(Task to complete):
In the northern lights text, why is late winter the best season for spotting the aurora in Glacier National Park? Answer in one to three sentences.

(Source text):
= = = = = = =
Fairbanks’ Borealis Basecamp, Alaska
It’s not unusual for locals in Fairbanks to see the aurora from their backyards or on a late-night drive home. But the further you get from urban light pollution, the more intense and frequent the sightings. If you’re looking for where to see the northern lights in Alaska, there’s no doubt Borealis Basecamp is your best bet. The two-year-old hideaway, about an hour from Fairbanks, sits on 100 acres of pitch-black forest with nearly 250 nights of swirling northern lights views. And you don’t have to step outside to see the brilliant scene. Cozy up in your igloo-like pod—heated to 75 degrees, of course—and watch the aurora dance across the Arctic sky from your bed under a curved, clear roof. On one night of your stay, take a night photography class with neighboring Aurora Bear, which hosts guests at their off-the-grid, cozy cabin for an intimate gathering with home-cooked appetizers, good wine and beer, and hands-on lessons. Even if the lights don’t appear, you’ll learn how to capture them throughout the rest of your trip—and any time you return. By day, choose from a build-your-own-adventure menu of dogsledding, snowmobiling, ice fishing, and just about any Alaska winter activity you want.
Glacier National Park, Montana
Montana’s Glacier, carved by prehistoric ice rivers and filled with 700 miles of hiking and biking trails, runs all the way to the Canadian border. And the park’s northern latitude offers aurora spottings when the geomagnetic activity is high enough (the Kp index, which runs from 0 to 9, needs to be at least 5). Late winter, when nights are longest and clearest, tends to see the most movement in the skies. A few miles from the western entrance, Lake McDonald is one of the best viewpoints for the aurora, as shades of green and violet reflect off the water, creating an ideal photo op. Up your odds for seeing the northern lights by sleeping at the lakeside Apgar Village Lodge & Cabins.
Denali’s Sheldon Chalet, Alaska
For the most exclusive of northern lights trips, book yourself and up to nine of your closest friends at Sheldon Chalet. The luxurious mountain hut is located atop a glacier on a private stretch of Denali (one of Alaska’s jaw-dropping national parks) with a clear view of America’s tallest mountain. Debuting in 2018, the sleek lodge is nearly carbon-neutral and comes with a concierge, private chef, and personal adventure guides. Pack your itinerary with aurora flightseeing tours, ice fishing excursions, igloo building, and trekking to remote hot springs. Though you’ll probably be just as pleased to lounge around the eco-chic chalet, with wraparound windows for optimal aurora stalking.
Churchill, Manitoba, Canada
For a sure thing, Churchill promises up to 300 nights a year of aurora action. It’s one of the top three places on the planet to see the lights, and though there’s activity year-round, January to March is prime. Watch the glowing scene from a plexiglass-covered dome at the Churchill Hotel, or set out on an aurora hunting expedition via dogsled with Churchill River Mushing. Polar bear sightings are common, too. On a late-winter visit, you may spot female polar bears and their cubs venturing out of their dens during the day.
= = = = = = =
(Stored records):
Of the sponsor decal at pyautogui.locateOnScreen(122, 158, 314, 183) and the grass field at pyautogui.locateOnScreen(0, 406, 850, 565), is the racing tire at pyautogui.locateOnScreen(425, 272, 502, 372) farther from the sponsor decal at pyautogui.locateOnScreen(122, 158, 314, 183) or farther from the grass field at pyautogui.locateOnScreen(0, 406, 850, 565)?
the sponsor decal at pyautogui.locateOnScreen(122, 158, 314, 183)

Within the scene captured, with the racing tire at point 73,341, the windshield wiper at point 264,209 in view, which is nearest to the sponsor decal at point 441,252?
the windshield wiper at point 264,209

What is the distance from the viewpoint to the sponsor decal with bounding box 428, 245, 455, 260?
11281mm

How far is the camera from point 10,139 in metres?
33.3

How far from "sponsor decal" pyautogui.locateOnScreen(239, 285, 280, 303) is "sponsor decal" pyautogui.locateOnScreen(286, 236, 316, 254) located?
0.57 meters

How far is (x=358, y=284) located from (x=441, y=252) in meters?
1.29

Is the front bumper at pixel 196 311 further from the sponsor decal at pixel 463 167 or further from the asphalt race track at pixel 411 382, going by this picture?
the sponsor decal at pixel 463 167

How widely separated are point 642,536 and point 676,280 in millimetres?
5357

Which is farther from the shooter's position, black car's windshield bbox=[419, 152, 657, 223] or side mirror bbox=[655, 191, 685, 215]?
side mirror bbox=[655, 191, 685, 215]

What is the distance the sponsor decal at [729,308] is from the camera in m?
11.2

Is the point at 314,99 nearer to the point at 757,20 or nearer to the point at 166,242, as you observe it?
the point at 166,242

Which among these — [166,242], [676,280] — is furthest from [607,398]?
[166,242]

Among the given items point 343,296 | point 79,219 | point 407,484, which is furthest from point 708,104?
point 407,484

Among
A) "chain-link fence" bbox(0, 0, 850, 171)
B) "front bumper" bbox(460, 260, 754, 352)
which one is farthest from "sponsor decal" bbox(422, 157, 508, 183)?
= = = = = = =
(Result of this exercise):
Late winter is when the nights are longest and clearest, so it tends to see the most aurora movement in the skies.